Eppure, le denunce di sfruttamento sono precise:
«I contratti degli operai sono giornalieri – precisa De Marzo –,
la paga è di circa quattro dollari al giorno, con un orario che va
dalle 6 del mattino alle 16,30 del pomeriggio, oltre dieci ore».
Tanti (troppi) anche gli incidenti mortali: più di dieci casi
nell’ultimo anno, che dimostrano la totale mancanza di misure di
sicurezza adeguate. «L’Ocp appalta ogni rapporto con la manodopera
all’Azul, un’impresa locale – aggiunge De Marzo –: così, se
si vuole fare una vertenza, bisogna rivolgersi a questa e non alle
compagnie del consorzio. Erano stati promessi 40 mila posti di lavoro,
in realtà sono solo poche centinaia e si tratta, in ogni caso, di
assunzioni per opere congiunturali, non strutturali». Il
rappresentante dei verdi è tornato da poco in Italia, dopo essere
stato arrestato ed espatriato a metà novembre dalle autorità
ecuadoriane, insieme ad altri tre attivisti di Acciòn por la vida,
per aver partecipato a una manifestazione contro l’oleodotto.
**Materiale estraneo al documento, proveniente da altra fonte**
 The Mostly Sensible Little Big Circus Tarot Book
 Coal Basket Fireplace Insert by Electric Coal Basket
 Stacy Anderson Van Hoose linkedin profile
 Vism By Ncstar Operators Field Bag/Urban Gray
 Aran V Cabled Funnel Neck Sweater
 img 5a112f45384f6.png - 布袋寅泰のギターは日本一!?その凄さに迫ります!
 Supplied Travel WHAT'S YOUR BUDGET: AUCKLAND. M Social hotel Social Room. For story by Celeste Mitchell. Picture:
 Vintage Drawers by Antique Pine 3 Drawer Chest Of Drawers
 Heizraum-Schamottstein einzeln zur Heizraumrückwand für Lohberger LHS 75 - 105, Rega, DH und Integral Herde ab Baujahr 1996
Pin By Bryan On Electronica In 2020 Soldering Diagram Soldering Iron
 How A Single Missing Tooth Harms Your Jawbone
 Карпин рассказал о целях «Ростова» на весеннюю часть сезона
Molto più che in Ecuador, dove si potrebbero
ancora contenere i danni, desta preoccupazione la situazione della
Colombia, in cui i lavori della conduttura Ocensa degli anni scorsi
hanno avuto risvolti drammatici. A sostenere il progetto, cui ha
contributo anche la Saipem, filiale colombiana dell’Eni, è stato
proprio Alvaro Uribe, allora governatore della regione di Antioquia
(dove passa il condotto) e oggi presidente del paese. «Nel ’94,
Uribe creò la prima cellula di paramilitari per combattere i
sindacalisti che lottavano contro l’Ocensa – racconta De Marzo
–: ne furono uccisi 350». La Colombia (è tristemente noto) detiene
il primato mondiale delle persecuzioni contro i rappresentanti dei
lavoratori. La sigla dei petroliferi Uso conta circa 100 sindacalisti
assassinati dai gruppi paramilitari negli ultimi 14 anni, dieci quelli
rapiti, oltre 200 i licenziati, decine gli arrestati.
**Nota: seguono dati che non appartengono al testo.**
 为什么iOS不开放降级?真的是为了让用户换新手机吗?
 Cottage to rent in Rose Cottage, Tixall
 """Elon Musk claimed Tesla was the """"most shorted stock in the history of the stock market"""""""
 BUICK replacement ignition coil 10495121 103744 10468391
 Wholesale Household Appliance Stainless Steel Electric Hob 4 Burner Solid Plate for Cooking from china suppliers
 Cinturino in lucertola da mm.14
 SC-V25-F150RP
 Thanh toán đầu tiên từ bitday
I Verdi chiedono che, almeno dal progetto
ecuadoriano, l’Eni e la Bnl escano al più presto. Alcuni attivisti
dell’associazione ambientalista hanno dimostrato poco prima di
Natale davanti alla sede del gruppo a Roma, chiedendo un incontro con
i dirigenti responsabili, ma non hanno ricevuto alcuna risposta. Negli
stessi giorni, una delegazione guidata da De Marzo ha incontrato anche
i segretari della Filcea e della Fisac, per denunciare la situazione
dell’Ecuador e il coinvolgimento dell’ente petrolchimico e della
Banca del lavoro. «Stiamo approfondendo la questione che ci hanno
sottoposto i Verdi – dice Mauro Guzzonato, segretario generale della
Filcea – e solleveremo il problema alla direzione dell’Eni,
proprio in base all’accordo sulle relazioni industriali sottoscritto
a novembre». Ancora più determinati i bancari della Fisac, che da più
di un anno chiedono il ritiro della Bnl dall’operazione. «Abbiamo
cominciato a opporci all’Ocp in modo unitario, insieme a Cisl, Uil e
Fabi, da quando la stessa Banca Mondiale ha bocciato l’oleodotto, a
novembre 2001, perché incompatibile con le proprie linee guida
ambientali – spiega Maurizio Bernabei, segretario nazionale del
coordinamento Fisac Bnl –. Da allora, ci siamo confrontati spesso
con i dirigenti dell’istituto e con i rappresentanti delle
organizzazioni non governative. Con la nostra campagna abbiamo
sensibilizzato molti iscritti sul problema, ma soprattutto abbiamo
spinto la direzione a considerare seriamente la possibilità di uscire
dal progetto». Per fine gennaio è previsto un incontro, promosso dai
sindacati dei bancari, tra le ong ecuadoriane e il presidente della
Bnl Luigi Abete.
Mentre tutto questo avviene in casa nostra, in
Ecuador le recenti elezioni presidenziali hanno portato alla vittoria
Lucio Gutierrez, l’ex colonnello di sinistra che ha sempre sostenuto
la lotta delle comunità indigene contro l’oleoducto e contro la
lobby capitalista legata all’oro nero. Gutierrez fa parte di quei
leader sudamericani che lavorano per l’indipendenza economica e lo
sviluppo del continente, come ha dimostrato nelle settimane scorse,
correndo in aiuto del presidente venezuelano Chavez, di fronte al
blocco del settore petrolifero, promosso dall’opposizione di destra.
Quella che comincia a emergere con chiarezza è la volontà di
raggiungere un’alleanza più forte tra i paesi sudamericani che
dispongono di grandi riserve energetiche (dal Brasile al Venezuela,
all’Ecuador), con l’intento di opporsi allo sfruttamento e alla
devastazione senza regole delle multinazionali straniere.